Records from a collection:
— START —

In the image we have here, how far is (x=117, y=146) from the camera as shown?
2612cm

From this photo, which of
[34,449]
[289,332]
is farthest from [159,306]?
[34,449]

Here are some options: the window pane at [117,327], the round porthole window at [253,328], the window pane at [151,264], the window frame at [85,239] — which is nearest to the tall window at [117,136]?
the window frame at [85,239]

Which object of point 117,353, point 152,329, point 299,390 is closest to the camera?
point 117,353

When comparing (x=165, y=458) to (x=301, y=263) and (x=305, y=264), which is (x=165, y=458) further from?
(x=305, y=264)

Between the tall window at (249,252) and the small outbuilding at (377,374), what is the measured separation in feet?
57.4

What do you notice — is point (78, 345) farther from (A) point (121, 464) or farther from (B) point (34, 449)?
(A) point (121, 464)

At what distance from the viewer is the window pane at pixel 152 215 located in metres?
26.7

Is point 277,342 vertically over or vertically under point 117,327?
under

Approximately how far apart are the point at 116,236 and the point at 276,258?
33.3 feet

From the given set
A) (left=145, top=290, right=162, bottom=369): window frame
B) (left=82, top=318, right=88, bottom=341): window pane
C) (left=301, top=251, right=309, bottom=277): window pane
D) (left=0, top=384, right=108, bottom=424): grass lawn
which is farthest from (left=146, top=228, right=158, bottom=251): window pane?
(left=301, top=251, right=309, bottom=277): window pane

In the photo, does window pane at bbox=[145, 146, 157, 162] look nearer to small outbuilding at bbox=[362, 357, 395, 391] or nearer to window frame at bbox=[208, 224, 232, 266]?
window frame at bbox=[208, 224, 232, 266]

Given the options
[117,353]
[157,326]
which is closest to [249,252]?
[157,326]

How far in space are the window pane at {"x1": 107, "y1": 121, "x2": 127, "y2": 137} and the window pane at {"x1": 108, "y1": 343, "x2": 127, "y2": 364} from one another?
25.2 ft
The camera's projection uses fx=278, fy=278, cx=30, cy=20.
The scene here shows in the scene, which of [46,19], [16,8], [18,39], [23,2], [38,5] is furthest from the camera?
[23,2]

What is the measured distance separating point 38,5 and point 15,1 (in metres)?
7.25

— END —

EXERCISE DESCRIPTION:
All of the entries must be written out exactly as they stand.

REPLY:
In the image we have here, how far is (x=117, y=146) from the camera as shown?
2612cm

From this photo, which of
[34,449]
[289,332]
is farthest from [159,306]?
[34,449]

Here are some options: the window pane at [117,327], the round porthole window at [253,328], the window pane at [151,264], the window frame at [85,239] — which is nearest to the tall window at [117,136]?
the window frame at [85,239]

Which object of point 117,353, point 152,329, point 299,390 is closest to the camera?
point 117,353

When comparing (x=165, y=458) to (x=301, y=263) and (x=305, y=264), which is (x=165, y=458) further from?
(x=305, y=264)

Between the tall window at (249,252) and the small outbuilding at (377,374), what is the measured separation in feet?
57.4

What do you notice — is point (78, 345) farther from (A) point (121, 464) or farther from (B) point (34, 449)?
(A) point (121, 464)

At what distance from the viewer is the window pane at pixel 152 215 located in metres?
26.7

Is point 277,342 vertically over or vertically under point 117,327?
under

Approximately how far apart are the point at 116,236 and the point at 276,258?
33.3 feet

From the given set
A) (left=145, top=290, right=162, bottom=369): window frame
B) (left=82, top=318, right=88, bottom=341): window pane
C) (left=301, top=251, right=309, bottom=277): window pane
D) (left=0, top=384, right=108, bottom=424): grass lawn
which is farthest from (left=146, top=228, right=158, bottom=251): window pane?
(left=301, top=251, right=309, bottom=277): window pane

In the photo, does window pane at bbox=[145, 146, 157, 162] look nearer to small outbuilding at bbox=[362, 357, 395, 391] or nearer to window frame at bbox=[208, 224, 232, 266]?
window frame at bbox=[208, 224, 232, 266]

Given the options
[117,353]
[157,326]
which is closest to [249,252]?
[157,326]

How far in space are the window pane at {"x1": 107, "y1": 121, "x2": 127, "y2": 137} and the window pane at {"x1": 108, "y1": 343, "x2": 127, "y2": 364} from one another?
25.2 ft
The camera's projection uses fx=278, fy=278, cx=30, cy=20.
The scene here shows in the scene, which of [46,19], [16,8], [18,39], [23,2], [38,5] is furthest from the camera?
[23,2]

What is the measured distance separating point 38,5 and point 15,1 (in metres)?
7.25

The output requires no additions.